Washington, D.C. – Today, the Columbus Dispatch highlighted Sen. Rob Portman’s fight against the Obama Administration’s power grab regarding the debt limit.  The Obama Administration’s initial offer in fiscal cliff negotiations gave the President unilateral power to raise the debt limit without any Congressional oversight.

Excerpts of the article included below. Actual article can be found here.  The letter, which has now been signed by 43 of his colleagues in the Senate, can be found here.

Columbus Dispatch
Portman resists debt-ceiling proposal
Jessica Wehrman, December 6, 2012
 
WASHINGTON — Sen.

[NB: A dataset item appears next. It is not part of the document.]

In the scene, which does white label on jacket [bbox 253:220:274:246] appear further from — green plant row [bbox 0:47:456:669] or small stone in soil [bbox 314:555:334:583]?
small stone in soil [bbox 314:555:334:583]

Rob Portman urges President Barack Obama to lay off a White House plan to change the procedure that the federal government uses to raise the debt ceiling.

Portman’s letter came after the U.S. Department of Treasury released a blog suggesting changing the current process — which requires Congress to vote to raise the debt ceiling — with a process in which Congress gains the right to formally “disapprove” of debt-ceiling increases but the president has the power to veto that bill and thus extend the government’s borrowing capacity.

Portman, a former Office of Management and Budget director, circulated a letter protesting that idea among his Capitol Hill Republican colleagues yesterday and planned to send it out at the end of the day.

The Ohio Republican wrote that he believed “that Congress’s power over borrowing, like the power of the purse, is firmly rooted in our constitutional tradition.”
“The Founders understood the potential danger of permitting the Executive to unilaterally incur new public debt,” Portman wrote. “Consequently, Article I of the Constitution empowers only Congress ‘to borrow money on the credit of the United States.’ The debt ceiling is the means by which Congress exercises this inherent legislative responsibility.”

Portman pointed out that Obama, as a U.S. senator in 2006, voted against raising the debt ceiling.

“We believe that preserving Congress’s role in setting the debt limit is necessary to encourage deficit reduction and uphold our constitutional tradition of legislative control over borrowing,” he wrote.